2 comments on “Playing for Social and Ecological Value”

Playing for Social and Ecological Value

Here at Seriously Learned, a lot of new development work has been going on over springtime – and this will be reflected in a website product update soon! Now a member of ANTZ Network, Seriously Learned is committed to supporting organisations in the discovery of their social value potential, with a range of new game-based training opportunities in collaboration, social valuation and diversity to support this.

The other development I’ve been working on is a comprehensive overhaul of suitable games for developing awareness and practice for ecological sustainability. This is a burgeoning area in scientific communication, so there are lots of new opportunities to review your resource use and develop more sustainable practice through play!

How can we play for value?

When we play games, those games introduce us to different models of what is valuable, along with rules of behaviour regarding how such value is distributed or produced. Something as simple as a board game can communicate who can take resources and when, and in playing we learn how far these mechanics can be trusted when other players develop different strategies to compete. Games encode value in their core mechanics, and through a repetitive ‘loop’ of behaviour (e.g your ‘turn’) different actions can be more or less effective in ‘winning’ – achieving the game outcome.

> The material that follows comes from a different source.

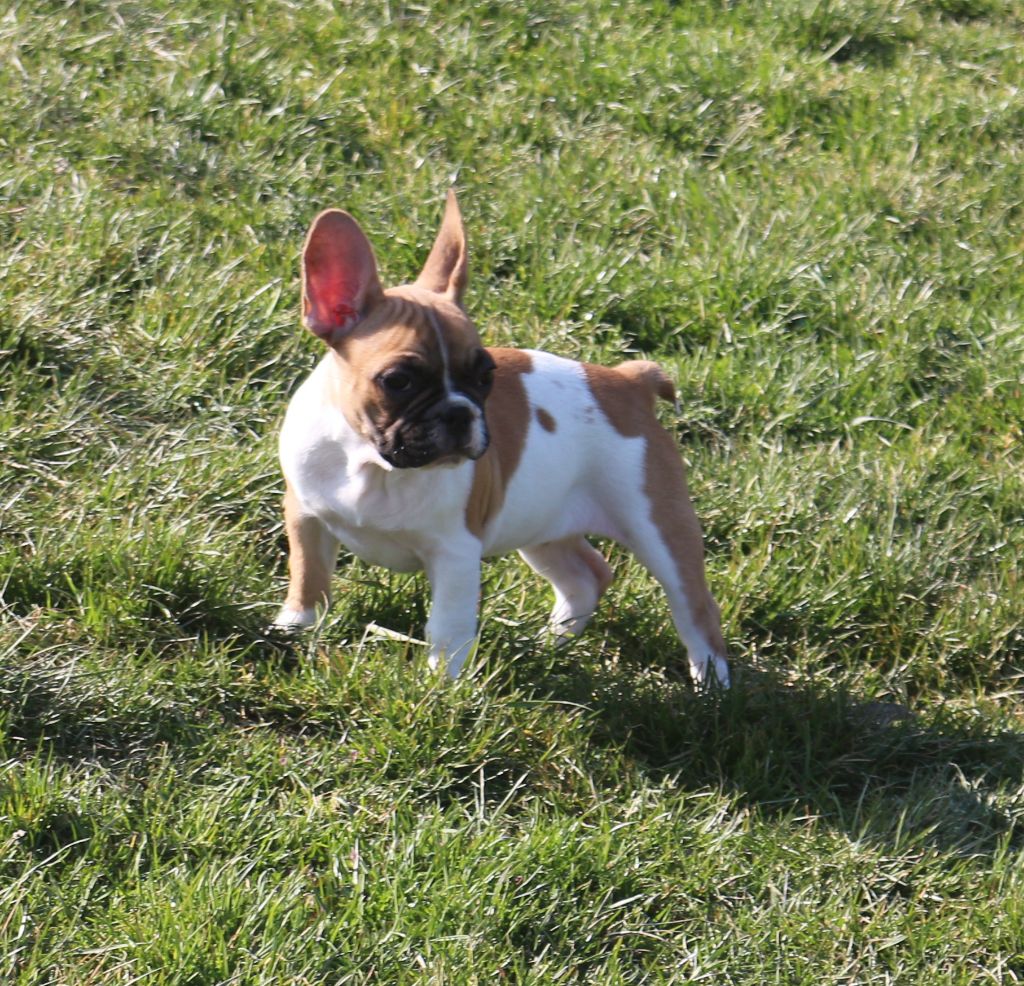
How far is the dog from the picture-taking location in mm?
4523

This ‘gaming loop’ is what attracts us to gameplay, as it corresponds closely with our neuro-psychological learning loops. Playing the game successfully according to its values makes us feel good. So games that introduce different values are a great way of considering how we can still enjoy success through different patterns of behaviour.

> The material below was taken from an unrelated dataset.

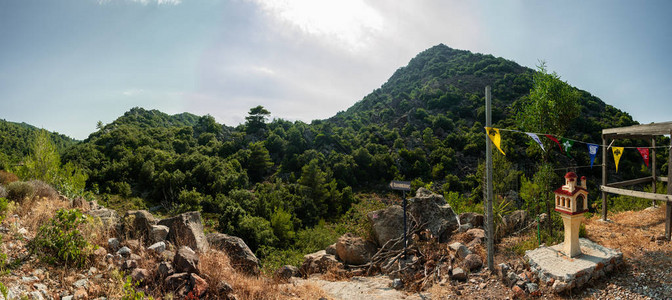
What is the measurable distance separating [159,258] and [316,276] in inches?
151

In this way, we can use games as a starting point to reflect on which of our behaviours matter to achieving value, and what kinds of value. For example, many social minority groups face a penalty in the workplace because their behaviours don’t fit in with expectations, and as human beings we are programmed to see difference as a possible threat as well as a possible advantage. This is at the root of unconscious bias. But we can train ourselves to be more accepting of diversity and to recognise its value through acknowledgment of characteristics that do and don’t matter!

When we know what behaviours do and do not matter, we can embrace alternative innovations and practices, both social and ecological!